Signs de M. Night Shyamalan (2001) - ★★★★★★★★☆☆

 


 

Première rencontre avec les quatre membres de la famille Hess en 2002 et grosse déception. L'abrutissant Independence Day de Roland Emmerich était déjà passé par là et face à l'apparente quiétude du nouveau récit accouché par M. Night Shyamalan intitulé Signs, l'ennui s'est imposé comme une évidence, déployant ses bras en m'enveloppant jusqu'à ce que mes yeux se ferment et que je m'endorme. Mais maintenant que deux décennies ont passé et que depuis est oubliée cette douloureuse expérience, revoir le cinquième long-métrage de celui qui avant celui-ci s'était surtout fait remarquer grâce aux brillants Sixième sens et Incassable m'a permis de redécouvrir l’œuvre sous un nouveau jour. Signs n'est pas le long-métrage rêvé de celles et ceux qui espèrent y croiser des légions d'extraterrestres armés de pistolets lasers auxquels s'opposerait une armée d'hommes impuissants. Tout ici est question d'intimité, au sein même d'un foyer constitué de quatre membres qui essaient tant bien que mal de se reconstruire depuis qu'un drame terrible s'est produit huit mois auparavant. Mel Gibson incarne le père de famille Graham Hess, ancien prêtre qui depuis la mort de son épouse dans un accident de voiture a perdu la foi. Si on ne prie plus dans la ferme familiale qu'entourent des champs de blé, on se pose malgré tout des questions, sur le hasard et les coïncidences. M. Night Shyamalan qui jusque là nous avait habitué à de sensationnelles révélations les dissémine cette fois-ci de manière beaucoup plus discrètes et harmonieuses.

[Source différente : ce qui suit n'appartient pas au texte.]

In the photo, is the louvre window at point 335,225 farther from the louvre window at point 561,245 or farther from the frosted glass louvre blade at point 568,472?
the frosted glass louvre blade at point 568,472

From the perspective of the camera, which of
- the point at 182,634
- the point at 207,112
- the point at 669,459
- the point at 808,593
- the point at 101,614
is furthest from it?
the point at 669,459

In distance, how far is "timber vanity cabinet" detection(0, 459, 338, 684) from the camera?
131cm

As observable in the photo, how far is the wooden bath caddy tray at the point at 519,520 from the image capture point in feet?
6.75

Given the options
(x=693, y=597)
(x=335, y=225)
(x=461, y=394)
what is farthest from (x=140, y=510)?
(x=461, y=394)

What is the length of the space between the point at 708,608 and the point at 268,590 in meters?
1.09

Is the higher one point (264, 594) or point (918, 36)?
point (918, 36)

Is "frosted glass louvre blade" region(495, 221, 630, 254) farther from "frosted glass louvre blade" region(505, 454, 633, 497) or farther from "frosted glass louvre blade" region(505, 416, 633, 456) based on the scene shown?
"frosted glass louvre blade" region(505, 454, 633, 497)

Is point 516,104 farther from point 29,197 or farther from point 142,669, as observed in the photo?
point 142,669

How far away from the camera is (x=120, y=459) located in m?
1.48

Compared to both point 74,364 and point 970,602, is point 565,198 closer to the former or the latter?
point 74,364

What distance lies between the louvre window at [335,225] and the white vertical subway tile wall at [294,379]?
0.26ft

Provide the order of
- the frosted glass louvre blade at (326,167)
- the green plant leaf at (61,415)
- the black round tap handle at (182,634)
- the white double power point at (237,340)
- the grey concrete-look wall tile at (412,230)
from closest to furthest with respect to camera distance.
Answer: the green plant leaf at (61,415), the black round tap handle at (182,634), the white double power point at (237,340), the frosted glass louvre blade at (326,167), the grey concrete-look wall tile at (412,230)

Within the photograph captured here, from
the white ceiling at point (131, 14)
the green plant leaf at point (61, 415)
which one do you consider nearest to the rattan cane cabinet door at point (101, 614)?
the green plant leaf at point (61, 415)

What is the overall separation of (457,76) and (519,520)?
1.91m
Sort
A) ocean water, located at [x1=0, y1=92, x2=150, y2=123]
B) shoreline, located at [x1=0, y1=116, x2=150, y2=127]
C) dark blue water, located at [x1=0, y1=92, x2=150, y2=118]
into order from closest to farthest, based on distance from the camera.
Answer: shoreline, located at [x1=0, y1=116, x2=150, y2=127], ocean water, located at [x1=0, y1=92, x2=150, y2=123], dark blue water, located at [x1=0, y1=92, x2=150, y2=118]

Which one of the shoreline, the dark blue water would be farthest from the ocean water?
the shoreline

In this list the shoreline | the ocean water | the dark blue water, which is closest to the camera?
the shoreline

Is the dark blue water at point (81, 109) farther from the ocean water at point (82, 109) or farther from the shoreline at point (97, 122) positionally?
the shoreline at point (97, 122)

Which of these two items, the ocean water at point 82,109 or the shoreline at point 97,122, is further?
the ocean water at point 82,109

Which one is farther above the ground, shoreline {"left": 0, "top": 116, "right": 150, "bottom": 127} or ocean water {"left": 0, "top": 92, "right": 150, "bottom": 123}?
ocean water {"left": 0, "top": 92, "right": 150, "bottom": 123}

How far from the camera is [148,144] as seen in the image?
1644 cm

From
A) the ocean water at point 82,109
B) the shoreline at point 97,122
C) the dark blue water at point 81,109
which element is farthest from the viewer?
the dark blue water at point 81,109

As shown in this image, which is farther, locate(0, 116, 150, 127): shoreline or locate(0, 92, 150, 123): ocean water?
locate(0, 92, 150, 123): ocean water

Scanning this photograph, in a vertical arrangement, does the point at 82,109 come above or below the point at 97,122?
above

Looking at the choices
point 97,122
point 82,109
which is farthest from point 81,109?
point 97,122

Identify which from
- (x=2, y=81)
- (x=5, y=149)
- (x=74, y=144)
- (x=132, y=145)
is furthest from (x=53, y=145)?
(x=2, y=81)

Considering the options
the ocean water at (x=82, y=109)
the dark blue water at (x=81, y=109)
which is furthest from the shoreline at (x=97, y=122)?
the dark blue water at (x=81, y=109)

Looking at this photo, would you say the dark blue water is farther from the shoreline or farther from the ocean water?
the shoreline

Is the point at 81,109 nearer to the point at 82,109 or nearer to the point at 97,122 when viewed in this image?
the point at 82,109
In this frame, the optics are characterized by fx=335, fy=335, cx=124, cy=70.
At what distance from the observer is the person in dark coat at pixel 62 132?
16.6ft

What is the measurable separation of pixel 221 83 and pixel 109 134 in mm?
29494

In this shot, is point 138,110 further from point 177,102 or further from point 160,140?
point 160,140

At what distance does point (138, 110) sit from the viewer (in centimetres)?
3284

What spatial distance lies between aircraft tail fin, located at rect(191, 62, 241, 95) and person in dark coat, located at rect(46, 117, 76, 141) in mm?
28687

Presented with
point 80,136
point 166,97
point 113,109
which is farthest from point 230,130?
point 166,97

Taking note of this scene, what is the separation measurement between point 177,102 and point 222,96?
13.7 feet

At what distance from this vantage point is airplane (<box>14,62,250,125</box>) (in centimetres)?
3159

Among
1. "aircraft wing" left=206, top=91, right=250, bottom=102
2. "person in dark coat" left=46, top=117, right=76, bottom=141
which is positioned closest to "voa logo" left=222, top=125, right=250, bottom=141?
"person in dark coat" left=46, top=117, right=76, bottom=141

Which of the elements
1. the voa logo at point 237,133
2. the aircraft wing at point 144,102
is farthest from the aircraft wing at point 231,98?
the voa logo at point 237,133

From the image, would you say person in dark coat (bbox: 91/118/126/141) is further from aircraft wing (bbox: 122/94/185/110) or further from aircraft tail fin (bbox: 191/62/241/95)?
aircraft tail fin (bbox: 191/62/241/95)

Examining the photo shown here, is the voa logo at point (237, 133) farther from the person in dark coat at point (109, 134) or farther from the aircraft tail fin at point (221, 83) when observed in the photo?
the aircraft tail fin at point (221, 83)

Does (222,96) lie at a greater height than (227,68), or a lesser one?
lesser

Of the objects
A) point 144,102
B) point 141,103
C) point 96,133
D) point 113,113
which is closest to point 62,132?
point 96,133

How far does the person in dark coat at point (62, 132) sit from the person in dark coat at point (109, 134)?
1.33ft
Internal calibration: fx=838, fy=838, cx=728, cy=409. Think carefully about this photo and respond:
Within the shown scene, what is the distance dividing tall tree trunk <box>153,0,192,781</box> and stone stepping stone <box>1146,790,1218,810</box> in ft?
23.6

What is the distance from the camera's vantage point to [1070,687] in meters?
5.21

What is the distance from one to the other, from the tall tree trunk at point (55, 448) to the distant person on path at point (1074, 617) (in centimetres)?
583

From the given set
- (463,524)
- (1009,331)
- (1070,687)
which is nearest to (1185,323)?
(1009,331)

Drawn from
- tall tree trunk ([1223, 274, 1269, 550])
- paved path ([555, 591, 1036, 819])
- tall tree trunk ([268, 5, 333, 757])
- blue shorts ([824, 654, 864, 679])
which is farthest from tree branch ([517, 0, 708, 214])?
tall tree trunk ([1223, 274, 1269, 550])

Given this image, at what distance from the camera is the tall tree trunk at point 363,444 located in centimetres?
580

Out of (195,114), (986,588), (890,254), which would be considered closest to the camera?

Au point que l'on pouvait se demander s'il n'avait perdu de ce pouvoir qui permettait à son œuvre toute entière de prendre la forme d'une toile d'araignée au final saisissant. Signs, l'incompris n'en est pourtant pas moins un grand film, sans grand effets, certes, mais dans la continuité de ce que M. Night Shyamalan semble avoir entrepris depuis l'année du Sixième sens. Le réalisateur et scénariste américain d’origine indienne propose deux phases distinctes au récit qui vont pourtant logiquement se regrouper pour n'en faire plus qu'une. D'un côté, l'indicible et le mystérieux, avec ses agroglyphes (ou crop circles) et de l'autre, ce drame familial. Le sensationnel et l'intimisme. Une famille vivant en retrait et des médias qui très rapidement s'emparent de l'affaire jusqu'à devenir un événement à l'échelle de la planète toute entière...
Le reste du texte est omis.